RE: New FAQ page

From: Philippe Verdy (
Date: Fri Oct 12 2007 - 17:35:43 CDT

  • Next message: Doug Ewell: "Re: New FAQ page"

    James Kass wrote:
    > Mark Davis wrote,
    > >Your chart example means absolutely zilch.
    > Chart example? What chart example? I suppose you mean the
    > character map application example in which "zilch" is that
    > which is gained.

    The chart examples (including the charts in the Unicode standard) are not
    plain text, simply because of their layout required to make them legible.
    Don't assume that what the chart displays being meaningful in plaintext.
    What is displayed in that case is not representative of the glyphs that will
    be used in actual texts, just focusing what is the intended meaning so that
    each cell can be distinguished.

    Even if an application needs some font support to exhibit such VS boxes, it
    is not required for fonts normally used to render plain text. Fonts and text
    renderers are first built to display plain text correctly, you can do
    whatever you want to display other things such as specific VS boxes for
    building font charts, failing to display VS sequences as intended for plain
    text will miss the point.

    So BEFORE building some support for custom boxes (which is an optional
    possibility) don't forget to support FIRST the standard behaviour which
    should be the default behaviour of your rendering system. To display custom
    glyphs make them available only in specific modes when they are specified by
    the application needing it.

    Notably, VS characters have NO standard behaviour in plaintext when they
    don't follow one of the characters for which there's a defined sequence
    defined in the standard. So when VS characters are appearing isolately, they
    are creating DEFECTIVE sequences: that the place where your renderer could
    display a specific visible glyph, and that will allow you to build charts,
    and even to allow atext editor to work in "visible controls" mode (but such
    editor will use a "feature" in fonts or in renderer to disable explicitly
    the standard behaviour.

    Soyes, I agree with Kenneth and others when they want invisible VS because
    this is the way they were created since the beginning. Any attempt to change
    this would change the VS characters into symbols (that may be part of some
    ligatures), and would defeat the standard. VS characters are NOT spacing
    symbols, they are even not combining characters.

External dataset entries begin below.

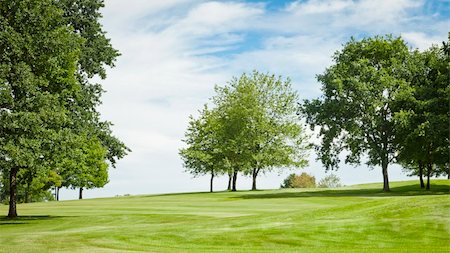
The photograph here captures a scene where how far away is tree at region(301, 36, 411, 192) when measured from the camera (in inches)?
2598

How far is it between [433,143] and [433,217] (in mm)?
42671

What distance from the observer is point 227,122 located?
88250 millimetres

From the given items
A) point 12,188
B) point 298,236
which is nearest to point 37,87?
point 12,188

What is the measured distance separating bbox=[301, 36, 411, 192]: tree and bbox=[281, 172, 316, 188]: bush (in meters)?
71.1

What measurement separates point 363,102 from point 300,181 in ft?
251

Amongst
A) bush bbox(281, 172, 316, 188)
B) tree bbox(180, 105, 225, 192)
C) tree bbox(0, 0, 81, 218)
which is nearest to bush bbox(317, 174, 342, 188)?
bush bbox(281, 172, 316, 188)

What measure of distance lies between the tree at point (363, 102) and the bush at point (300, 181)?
71.1 meters

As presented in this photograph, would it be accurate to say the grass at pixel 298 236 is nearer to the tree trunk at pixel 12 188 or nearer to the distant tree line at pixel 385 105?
the tree trunk at pixel 12 188

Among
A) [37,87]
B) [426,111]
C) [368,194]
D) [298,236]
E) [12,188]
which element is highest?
[426,111]

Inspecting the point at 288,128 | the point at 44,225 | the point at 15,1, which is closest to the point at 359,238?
the point at 44,225

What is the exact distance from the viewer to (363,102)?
219 ft

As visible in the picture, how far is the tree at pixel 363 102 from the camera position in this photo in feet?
217

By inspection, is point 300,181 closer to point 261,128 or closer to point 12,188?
point 261,128

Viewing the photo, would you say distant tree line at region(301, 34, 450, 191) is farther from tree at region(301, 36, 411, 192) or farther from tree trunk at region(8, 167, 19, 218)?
tree trunk at region(8, 167, 19, 218)
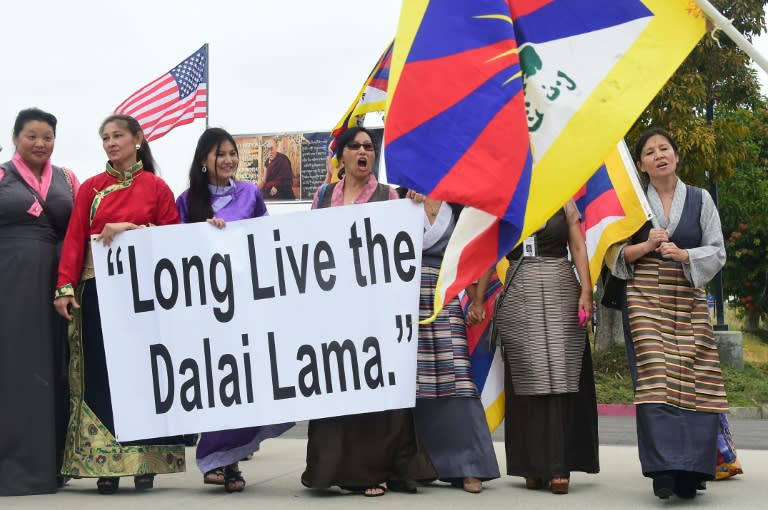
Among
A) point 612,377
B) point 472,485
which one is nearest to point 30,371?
point 472,485

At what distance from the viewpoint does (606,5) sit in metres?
4.87

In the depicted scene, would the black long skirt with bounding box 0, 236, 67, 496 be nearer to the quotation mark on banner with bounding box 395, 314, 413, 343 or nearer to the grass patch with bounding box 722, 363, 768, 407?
the quotation mark on banner with bounding box 395, 314, 413, 343

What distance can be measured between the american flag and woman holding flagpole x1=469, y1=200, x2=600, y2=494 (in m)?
11.4

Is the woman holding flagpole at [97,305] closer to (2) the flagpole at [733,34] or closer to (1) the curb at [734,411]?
(2) the flagpole at [733,34]

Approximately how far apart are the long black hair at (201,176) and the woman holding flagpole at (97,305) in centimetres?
12

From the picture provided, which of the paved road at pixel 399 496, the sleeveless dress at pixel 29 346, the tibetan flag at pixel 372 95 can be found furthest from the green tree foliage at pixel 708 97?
the sleeveless dress at pixel 29 346

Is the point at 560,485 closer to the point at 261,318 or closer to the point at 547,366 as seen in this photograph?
the point at 547,366

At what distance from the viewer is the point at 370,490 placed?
5.49 m

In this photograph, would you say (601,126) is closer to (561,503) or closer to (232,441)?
(561,503)

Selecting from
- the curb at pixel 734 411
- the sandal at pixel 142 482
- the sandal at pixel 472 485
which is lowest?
the curb at pixel 734 411

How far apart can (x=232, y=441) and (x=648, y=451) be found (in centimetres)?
219

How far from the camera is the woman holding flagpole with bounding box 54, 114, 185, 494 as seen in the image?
18.8 ft

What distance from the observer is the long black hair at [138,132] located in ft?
19.5

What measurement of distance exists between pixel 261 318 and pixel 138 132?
132 centimetres
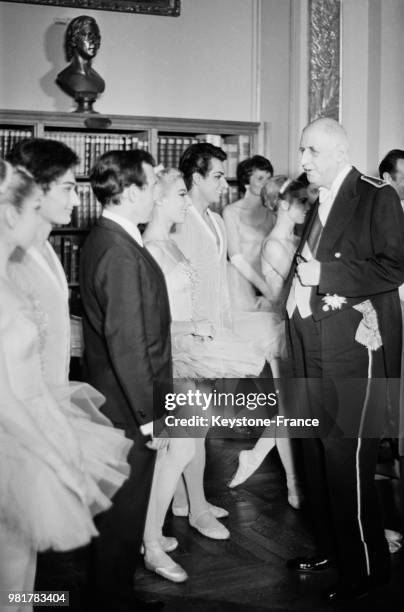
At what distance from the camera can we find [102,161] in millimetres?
2523

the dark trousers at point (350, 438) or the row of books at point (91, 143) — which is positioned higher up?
the row of books at point (91, 143)

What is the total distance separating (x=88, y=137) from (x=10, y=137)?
21.4 inches

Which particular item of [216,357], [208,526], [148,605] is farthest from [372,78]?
[148,605]

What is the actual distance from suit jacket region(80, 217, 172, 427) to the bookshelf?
300 cm

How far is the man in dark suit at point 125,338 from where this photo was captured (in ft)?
7.79

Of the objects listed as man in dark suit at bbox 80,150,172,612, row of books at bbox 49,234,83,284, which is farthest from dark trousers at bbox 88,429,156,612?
row of books at bbox 49,234,83,284

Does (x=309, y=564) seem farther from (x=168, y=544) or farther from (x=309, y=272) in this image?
(x=309, y=272)

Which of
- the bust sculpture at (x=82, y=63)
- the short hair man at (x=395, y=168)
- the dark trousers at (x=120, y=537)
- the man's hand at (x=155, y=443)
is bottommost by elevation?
the dark trousers at (x=120, y=537)

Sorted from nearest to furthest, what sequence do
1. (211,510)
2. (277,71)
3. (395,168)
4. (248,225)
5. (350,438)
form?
(350,438) → (211,510) → (395,168) → (248,225) → (277,71)

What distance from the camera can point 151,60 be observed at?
240 inches

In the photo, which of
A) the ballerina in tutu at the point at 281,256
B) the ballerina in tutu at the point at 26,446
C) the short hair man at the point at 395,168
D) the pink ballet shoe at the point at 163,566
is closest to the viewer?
the ballerina in tutu at the point at 26,446

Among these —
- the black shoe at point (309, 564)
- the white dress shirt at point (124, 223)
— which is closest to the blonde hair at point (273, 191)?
the white dress shirt at point (124, 223)

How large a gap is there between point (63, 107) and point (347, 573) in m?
4.16

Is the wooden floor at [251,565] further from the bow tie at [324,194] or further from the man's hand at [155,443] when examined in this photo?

    One of the best way a font can view VS characters is as zero-width spaces
    that may offer some ligatures for those VS sequences that are defined in the
    standard. For every othercase, they remain invisible (that's why their
    code-to-glyph binding in fonts should be to a zero width invisible glyph by
    default, and a specific feature, disabled by default, should encode all
    other bindings to visible glyphs; the standard only permits binding by
    default some sequences of a character followed by a VS, every other
    sequences should be disabled by default).